The stigma of being unemployed doesn't exist any more.

Don't sit around in shock, take action.

The shock of being laid off barely had time to set in before Jim Wessel began looking for another job.

Released as purchasing director for a resort one Friday this fall, Wessel started phoning business contacts from his car on the way home. He tweaked his resume over the weekend, signed up for job-related websites, and reconnected with old friends who happened to be recruiters.

The loss of a job can leave you disoriented, wondering what to do first. With unemployment topping 10% last month and more than 15 million other Americans looking for work, it's essential to quickly address not only job options but other money-related issues.

"The important thing is to get yourself organized," says Deborah Russell, director of work force issues for AARP.

Though Wessel, of Belle Vernon, Pa., took immediate action, having a plan hasn't paid off in another job yet. But the 31-year-old has a few promising leads and knows it was important to move fast.

"If I can acquire a job with only being unemployed for three months in this market, I'll consider it a success," he says.

Here are important things to do if you get a pink slip:

1. Tap Your (Ex-) Employer for Assistance

Getting laid off can be so stunning that the tendency is to walk away and say you'll figure things out on your own.
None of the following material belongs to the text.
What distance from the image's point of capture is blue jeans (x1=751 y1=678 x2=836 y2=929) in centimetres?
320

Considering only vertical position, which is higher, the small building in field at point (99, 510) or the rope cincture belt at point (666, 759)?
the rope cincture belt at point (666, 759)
But many companies offer help beyond the basic severance package, such as access to legal counsel or clients and outplacement resources.

Human resources departments sometimes even will negotiate the terms, such as payouts for vacation time, or work with you on legitimate ways to extend your benefits, according to Heather Hammitt of the Illinois State Council of the Society of Human Resource Management.

For example, if you're dismissed toward the end of the month, you might be allowed to stay on the payroll until the beginning of the next one so you're covered under the group insurance plan for another month.

"Most organizations know that downsizing isn't the greatest public relations move," says Hammitt, who also is head of human resources at a bank in Ottawa, Ill. "So they know that if they help their (laid-off) employees, word will get out in the community."

2. Register for Unemployment Benefits

Even if you don't expect to be out of work for long, file for unemployment insurance benefits promptly. The sooner you do so, the sooner you'll have that extra check to slow the drain on your savings.

To find your local unemployment insurance agency, call the US Labor Department at (877) US2-JOBS or visit the following link:

In order to qualify, you must have been laid off, not fired, and have worked for a stipulated minimum amount of time -- typically a year and a half. Once you've registered, you must show you're looking for work in order to receive your weekly benefit.